The prison in Opava was heaven, relatively speaking. The prisoners were not beaten and not guarded very well. It was the best opportunity to escape.

"My friend Vlasta Majer came up with the idea of escaping. Somehow we found out where there was a sewer. It led to a river and ended with a grid and a lock so we needed a file. I was the first one to go to work on it. I did it during a movie screening that took place once every two weeks. To be honest I was frightened and didn't get to do much. I moved a few bricks. It was a sewer and when somebody flushed a toilet everything fell on me."

Despite his efforts that escape never took place and Hruska was soon moved to the worst prison in the former Czechosovakia, Leopoldov. Many prisoners died of starvation. The only fresh air was enjoyed for a few minutes at noon, from something that only roughly resembled a window.

"We took our clothes off and the screws said 'You won't need them anymore'. The commander warned us that this was our final prison and we were never going to leave it alive. We didn't believe it, thinking we had already gone through the worst. We had to exercise every day. Old generals fainted after a short time. They splashed water on them and shouted 'Three hounded squats'. They didn't use any other number. Those old, ill men did three, four and fainted again. It was the start of our liquidation camp."

Among the prisoners were also a number of priests. Lubos Hruska, previously an atheist, turned to God as his last hope.

"Franta was a Jesuit, a doctor of theology and a great person. I asked him to baptize me and he agreed. We used to walk around the cell and talk. He was preparing me illegally. No one knew, none of the prisoners, there were spies in every cell. And one day they ordered us to line up. I asked Franta to baptize me as it was not likely that I would see him again. I saw him after I got out of a prison. That day I made a promise, that if I ever got out of the prison I would turn our garden into a place that would heal and cure the soul."

Hruska was transferred once again in 1953, this time to a labour camp where he worked in the uranium mines. The majority of prisoners were intellectuals such as professors or priests; many of them died. Lubos Hruska was pardoned in 1960, after eleven years in various prisons.

The return to reality was more than hard. The former prisoner couldn't find a job and was seriously ill. Nevertheless he immediately started fulfilling the promise he had made to himself in the prison.
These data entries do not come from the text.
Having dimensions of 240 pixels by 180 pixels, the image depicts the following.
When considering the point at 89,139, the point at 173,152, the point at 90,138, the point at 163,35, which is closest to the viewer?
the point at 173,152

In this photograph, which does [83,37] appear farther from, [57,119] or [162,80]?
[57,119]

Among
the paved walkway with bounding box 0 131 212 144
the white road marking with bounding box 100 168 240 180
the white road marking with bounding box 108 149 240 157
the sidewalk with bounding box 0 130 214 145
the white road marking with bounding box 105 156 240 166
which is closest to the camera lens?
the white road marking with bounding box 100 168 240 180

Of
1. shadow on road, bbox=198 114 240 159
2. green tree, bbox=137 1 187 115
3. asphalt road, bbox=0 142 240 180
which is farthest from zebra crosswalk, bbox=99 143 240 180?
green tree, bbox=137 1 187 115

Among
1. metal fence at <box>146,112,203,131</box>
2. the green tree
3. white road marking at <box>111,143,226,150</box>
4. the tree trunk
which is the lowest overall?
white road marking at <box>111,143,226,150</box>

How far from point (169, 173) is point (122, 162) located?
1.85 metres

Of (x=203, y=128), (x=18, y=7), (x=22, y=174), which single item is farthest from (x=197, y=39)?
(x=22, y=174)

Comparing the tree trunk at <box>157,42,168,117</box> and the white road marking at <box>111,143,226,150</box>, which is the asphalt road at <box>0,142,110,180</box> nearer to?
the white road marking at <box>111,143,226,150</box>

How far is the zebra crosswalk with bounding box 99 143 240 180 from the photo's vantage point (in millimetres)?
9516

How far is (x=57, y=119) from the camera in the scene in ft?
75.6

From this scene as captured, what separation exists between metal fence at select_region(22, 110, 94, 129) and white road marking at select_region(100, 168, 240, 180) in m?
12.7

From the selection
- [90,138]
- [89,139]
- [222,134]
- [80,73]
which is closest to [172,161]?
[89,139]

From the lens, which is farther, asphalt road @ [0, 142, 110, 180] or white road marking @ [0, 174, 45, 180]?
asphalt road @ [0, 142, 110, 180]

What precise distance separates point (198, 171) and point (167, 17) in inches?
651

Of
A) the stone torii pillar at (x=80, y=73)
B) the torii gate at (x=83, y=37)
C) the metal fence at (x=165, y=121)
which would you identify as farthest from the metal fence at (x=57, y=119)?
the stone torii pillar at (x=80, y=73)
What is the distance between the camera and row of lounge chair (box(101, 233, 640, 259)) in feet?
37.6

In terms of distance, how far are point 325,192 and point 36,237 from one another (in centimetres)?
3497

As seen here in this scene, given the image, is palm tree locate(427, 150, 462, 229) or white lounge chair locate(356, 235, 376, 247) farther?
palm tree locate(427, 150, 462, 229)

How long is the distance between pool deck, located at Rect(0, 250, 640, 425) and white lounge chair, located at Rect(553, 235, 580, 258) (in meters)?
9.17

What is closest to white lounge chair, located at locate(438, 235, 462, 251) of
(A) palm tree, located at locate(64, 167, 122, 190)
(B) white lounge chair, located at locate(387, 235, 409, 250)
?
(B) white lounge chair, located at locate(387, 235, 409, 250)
Hruska started creating the garden, which he named the garden of victims of evil.

"I had decided that the garden would take the form of the Stations of the Cross. Each of us has some kind of trouble; some pain, misery and we have to learn to live with them. We all carry our cross, one day it is lighter, the next it is heavier."

Lubos Hruska cut fruit trees, planted evergreens and created a unique garden architecture. A sculptor and friend Roman Podrazsky took Hruska's idea to the final stage and made twelve sand-stone monuments, each of them picturing the Stations of the Cross.

"I was rehabilitated, I was made a colonel and we were given some small compensation. They worked out how much money we would have earned during the years we spent in the prisons, and gave us some money depending on the length of our imprisonment. But that is not important to me. The only thing I want is for the Bolsheviks to disappear. That is the most important of all. I would do anything for it to happen, but our people help them instead of getting rid of them. All politicians say that they don't want to have anything to do with communists, but I don't believe them anymore."

Lubos Hruska's story was told to the non-profit organisation Post Bellum, which records and publicises the stories of people who suffered and fought during World War II. Its journalists record their memories, which are broadcast by Czech Radio in a programme called "Stories of the 20th Century".